begin
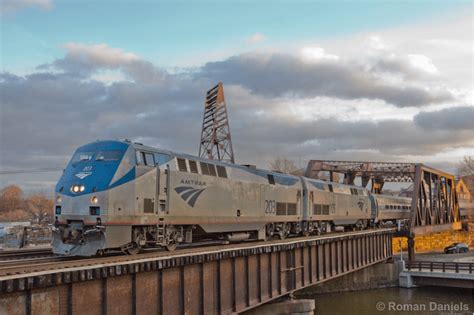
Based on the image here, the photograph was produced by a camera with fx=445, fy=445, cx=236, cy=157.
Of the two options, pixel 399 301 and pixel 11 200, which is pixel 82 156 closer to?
pixel 399 301

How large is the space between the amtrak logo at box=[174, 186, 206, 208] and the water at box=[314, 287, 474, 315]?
26.1 meters

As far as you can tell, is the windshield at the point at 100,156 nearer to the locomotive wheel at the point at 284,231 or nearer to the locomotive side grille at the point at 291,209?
the locomotive wheel at the point at 284,231

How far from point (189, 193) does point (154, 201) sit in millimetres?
2835

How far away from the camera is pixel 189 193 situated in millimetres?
22453

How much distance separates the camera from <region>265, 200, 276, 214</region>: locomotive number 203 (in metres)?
30.7

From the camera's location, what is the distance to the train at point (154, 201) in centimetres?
1784

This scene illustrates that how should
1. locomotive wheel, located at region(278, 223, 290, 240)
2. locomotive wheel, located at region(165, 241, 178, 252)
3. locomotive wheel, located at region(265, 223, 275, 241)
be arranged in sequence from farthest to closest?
locomotive wheel, located at region(278, 223, 290, 240), locomotive wheel, located at region(265, 223, 275, 241), locomotive wheel, located at region(165, 241, 178, 252)

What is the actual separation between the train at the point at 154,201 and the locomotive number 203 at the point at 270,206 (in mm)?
69

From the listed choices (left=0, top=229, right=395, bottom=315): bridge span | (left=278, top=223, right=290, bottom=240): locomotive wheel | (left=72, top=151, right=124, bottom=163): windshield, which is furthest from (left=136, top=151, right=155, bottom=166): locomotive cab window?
(left=278, top=223, right=290, bottom=240): locomotive wheel

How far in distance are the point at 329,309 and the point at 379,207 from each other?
16.9m

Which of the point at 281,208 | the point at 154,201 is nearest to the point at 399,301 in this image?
the point at 281,208

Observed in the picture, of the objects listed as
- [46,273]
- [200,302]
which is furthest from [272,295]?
[46,273]
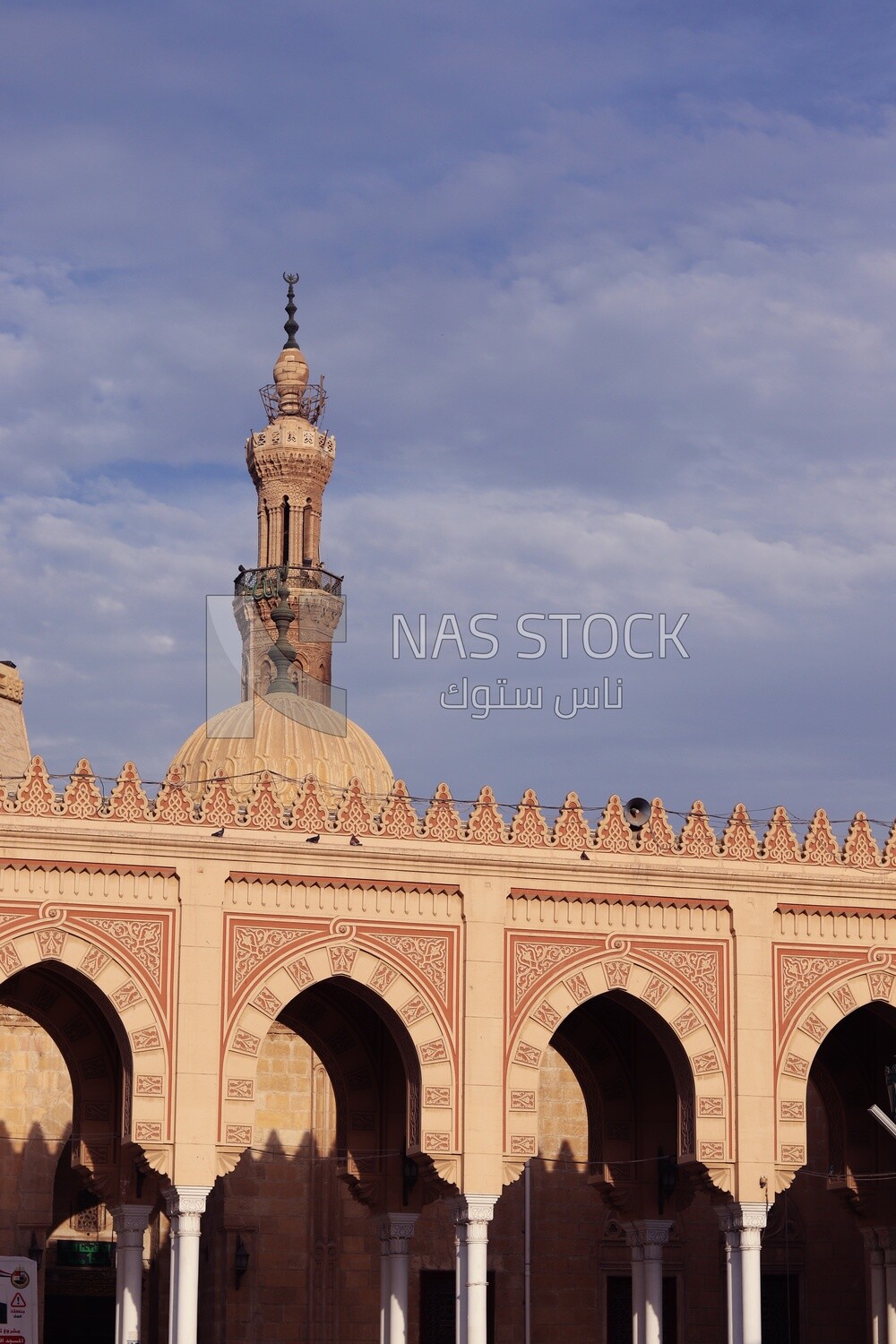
end
● **Exercise task**
Lay out the records, from the start through the line with "26.1 meters", as a Markdown table with the columns Row and Line. Give each line its own numbered row, and skip blank lines and the pictures.

● **Answer to this exercise**
| Row | Line |
|---|---|
| 1 | Based on the image here, the photograph was produced by a camera with fx=445, fy=445, cx=236, cy=157. |
| 2 | Of the two options, pixel 399 301 and pixel 11 200, which is pixel 82 156 closer to? |
| 3 | pixel 399 301 |
| 4 | How large is the space between the amtrak logo at box=[174, 186, 206, 208] and the water at box=[314, 287, 474, 315]? |
| 5 | 26.1 meters |